Lo siento, de verdad, como tantos otros de tus múltiples amigos. Al final “thanatos” nos iguala a todos en el tránsito hacia el infinito de la nada. Pero ello no impide el que tu biografía profesional, más que nada “hagiografía” transmitida a los medios de comunicación esté plagado de exageraciones y falsedades como enormes pedruscos estelares caídos en la tierra desde la infinitud de las estrellas ¡Qué yo he vivido la historia! y esa, para bien o para mal está ahí, grabada con el cincel de la verdad del tiempo.

El corresponsal en Roma de la RTVE era, por entonces, años setenta, José Luis Plaza, que no pudo ejercer porque un automóvil le llevó por delante en medio de la Gran Vía madrileña y le dejó maltrecho por un buen trozo de tiempo. Años más tarde, haría un divertido programa de gran éxito junto con el grande e inefable Amestoy. Allí, en Roma, había conocido a Paloma, que en Madrid, como cronista deportiva, hacía entrevistas en los vestuarios del Real Madrid. Estancias que combinaba con la ciudad italiana de Pisa, donde su marido, piloto militar, estaba destinado. También en Roma ayudaba a José Luis Plaza en sus menesteres profesionales.

Rafael Ansón, Director General de RTV, que fue quien me nombró Corresponsal Jefe en Roma y en toda el área del Mediterráneo, una de las primeras cosas en las que insistió fue si tu presencia en Roma me hubiera podido causar algún problema.
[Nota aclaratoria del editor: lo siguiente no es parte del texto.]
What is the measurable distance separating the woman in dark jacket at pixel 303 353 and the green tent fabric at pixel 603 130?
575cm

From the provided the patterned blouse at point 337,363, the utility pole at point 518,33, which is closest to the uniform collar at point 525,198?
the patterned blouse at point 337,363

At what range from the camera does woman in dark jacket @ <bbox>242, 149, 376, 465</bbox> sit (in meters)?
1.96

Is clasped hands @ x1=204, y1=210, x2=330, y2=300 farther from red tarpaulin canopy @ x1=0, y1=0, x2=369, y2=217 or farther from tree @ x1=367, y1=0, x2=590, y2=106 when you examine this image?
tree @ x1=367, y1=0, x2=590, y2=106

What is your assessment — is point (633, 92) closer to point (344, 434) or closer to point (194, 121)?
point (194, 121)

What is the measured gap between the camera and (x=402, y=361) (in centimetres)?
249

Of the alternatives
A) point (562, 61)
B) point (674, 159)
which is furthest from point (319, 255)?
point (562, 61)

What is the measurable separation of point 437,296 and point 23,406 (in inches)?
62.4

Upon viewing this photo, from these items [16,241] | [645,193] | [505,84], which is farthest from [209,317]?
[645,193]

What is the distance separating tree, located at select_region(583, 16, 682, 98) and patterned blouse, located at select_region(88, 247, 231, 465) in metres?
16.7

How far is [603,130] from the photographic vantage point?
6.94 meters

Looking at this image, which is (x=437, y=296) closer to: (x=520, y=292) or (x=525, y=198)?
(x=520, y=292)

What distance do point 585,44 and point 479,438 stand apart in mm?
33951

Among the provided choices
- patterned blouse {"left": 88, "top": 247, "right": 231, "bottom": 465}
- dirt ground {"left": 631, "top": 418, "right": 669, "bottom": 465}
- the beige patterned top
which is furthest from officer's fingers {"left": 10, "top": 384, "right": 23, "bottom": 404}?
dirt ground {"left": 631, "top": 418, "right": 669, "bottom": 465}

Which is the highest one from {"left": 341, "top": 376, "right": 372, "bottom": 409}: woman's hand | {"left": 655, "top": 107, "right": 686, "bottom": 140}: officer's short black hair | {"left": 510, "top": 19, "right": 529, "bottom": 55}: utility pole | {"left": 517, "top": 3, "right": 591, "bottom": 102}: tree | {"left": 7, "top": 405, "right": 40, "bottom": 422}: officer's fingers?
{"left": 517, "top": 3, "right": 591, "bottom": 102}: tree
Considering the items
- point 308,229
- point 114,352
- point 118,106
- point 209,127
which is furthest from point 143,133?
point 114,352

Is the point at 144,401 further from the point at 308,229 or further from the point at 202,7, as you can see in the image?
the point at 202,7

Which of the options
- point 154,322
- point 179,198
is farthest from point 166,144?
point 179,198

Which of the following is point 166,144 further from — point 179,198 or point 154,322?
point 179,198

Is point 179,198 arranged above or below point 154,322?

Le contesté, naturalmente, que ninguno y que todo era cuestión de presupuesto y sabiendo que Paloma, opusdeista y amiga de los curas, quedaría tan a su gusto ocupándose del Vaticano. Meterse ahora con una muerta sería de vergonzoso estilo y muy lejos de mí talante sería el hacerlo. Celos de enfrentamientos profesionales son inevitables. Culpa mía, la mitad, compartida con Paloma, nos llevaron a que las cosas no fueran tan “fluídas” como esperábamos. A su marido le traté poco. Conozco a sus hijos, chavales estupendos y espero que sus nietos sigan por el mismo camino. Es indudable que, espero inconscientemente, me proporcionó un montón de dolores de cabeza, pero ¡a estas alturas pelillos a la mar!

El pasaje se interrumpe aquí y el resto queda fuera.